Yo sé que la sequía mantiene los desiertos, en el mundo; en el cuerpo, la sed, y en el alma, el pecado. En tanto, junto al agua se congrega el verdor, rondan los animales y florecen los pueblos.
Por el agua la flor, y la sensible estrella que se condensa a pares, y es la forma más viva de decir: —¡Oh ciencia de la ciencia!— Detrás está la mente. Moveos, piedras, compadeceos, impíos, enriqueceos, sedientos.
Dicen que el Paraíso bajo era mucha agua. Que aguas corrientes, múltiples, corrían entre otras muchas ondeantes, y no menor acopio de otras adormidas. Que ahí, un millar de cielos recostados, tendidos, a la mano, bordeados de flores, como nunca el de arriba.
En partes a la luz, en partes a la sombra, cuántos espejos de agua contestaban a coro cada árbol, cada hoja, cada fruto, y cada estrella y luna y sol.

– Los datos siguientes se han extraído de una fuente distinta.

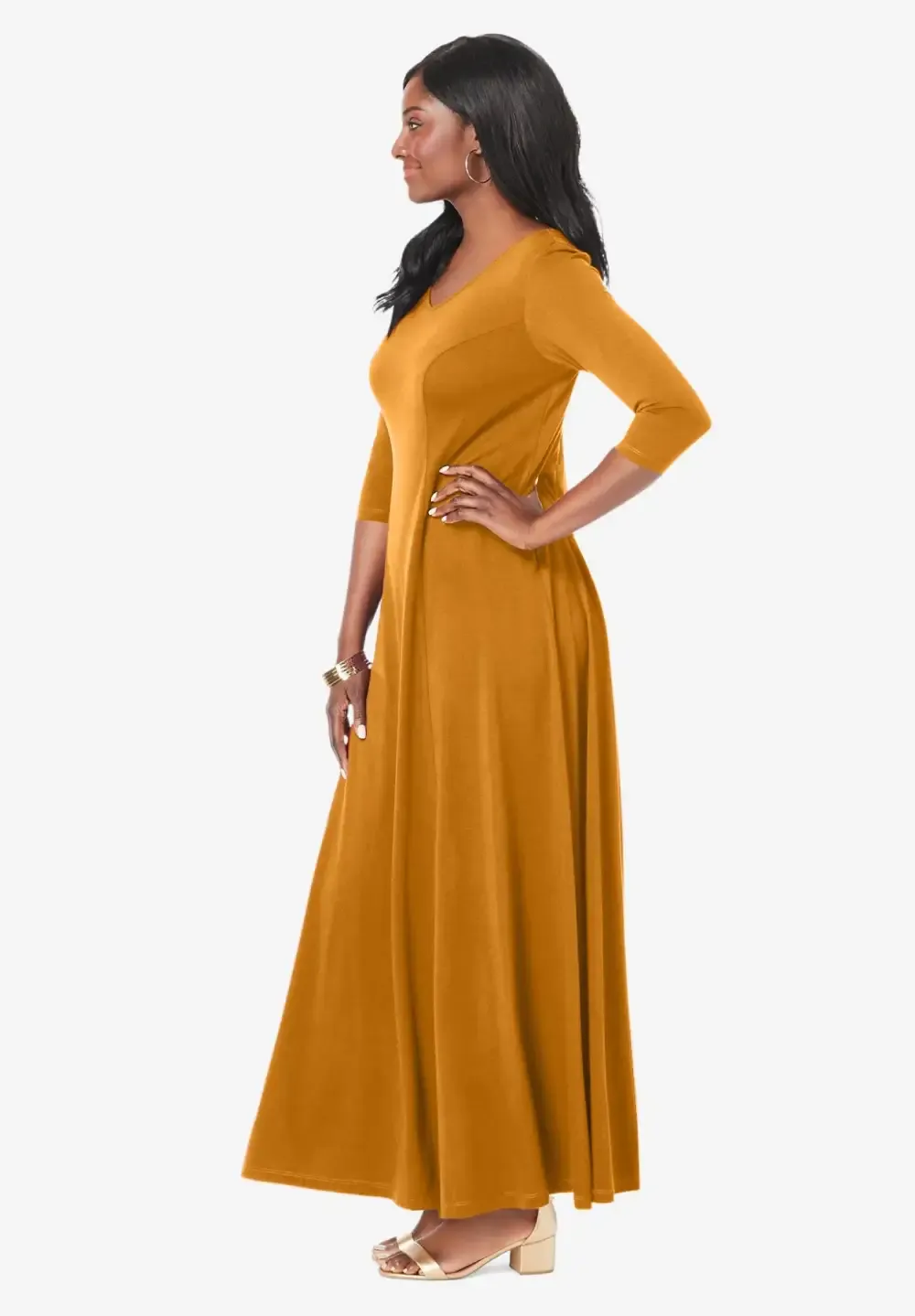 Double-V Maxi Dress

Y Dios mismo, ahí se complacía infinitamente, y le hacía mucha gracia mirar, que en cuanto entraba, corría la misma suerte que aquel trozo de vidrio que llegase a caer en el vidriero de un caleidoscopio.
Un insecto me ha dicho sin rodeos: francamente, perseguimos las lámparas, caemos en su llama porque las confundimos con los vidrios quebrados que estrellean en el agua.
Y aquella a quien sucesivamente fui llamando: mi aspiración, mi amor, mi bien, mi compañera mantuvo siempre, en vida, tal institución ácuea en sus ojos.
Sus ojos fueron como inmortales valles inundados de un agua que trasparecía y se mostraba como eterna.
Mas hay que imaginarlo bien, sus efímeros ojos fueron como perennes prados tempraneros, anegados, como ondeantes valles bajo un vidrio simplísimo, cual todo un paraíso visto más allá de una cortina de agua desplegada.
Y ahí, con polarización muy alta se reflejaba todo, para siempre, creí yo; para siempre, tal creí.
A qué entrar en pormenores de: la vi y no supe más que de sus ojos. La vi y descubrí el salto que iba —como del cristal plano al esférico— del agua tendida de los charcos, a las redondas aguas biseladas y en alto, de sus ojos. La vi, y el mundo retornó a la nada. La vi, y para mí, no existió ya nada aparte de sus ojos. La vi, y el sol, la luna y las demás estrellas desaparecieron. Y mi único sol fue el de sus ojos. Y en torno de sus ojos, a partir del punto en que ellos acababan, todo era tinieblas.
Y como ocurre, por un espacio, a aquel que ve el sol de frente, aunque luego se fueron, seguí viéndolos; pues, a filo y fuego, quedaron para siempre en las telas de mi alma troquelados.
A qué, decía, entrar en pormenores de esto, ni de lo que fue en seguida siendo. Ya todo el mundo sabe cómo marchan y a qué conducen estas cosas, cuando marchan.
Soplemos, pues, como hace el tiempo sobre nuestras vidas, soplemos sobre el canto del cuaderno que se hace de estas hojas. Vayan pasando hojas no leídas; no leídas ni escritas, vayan pasando hojas.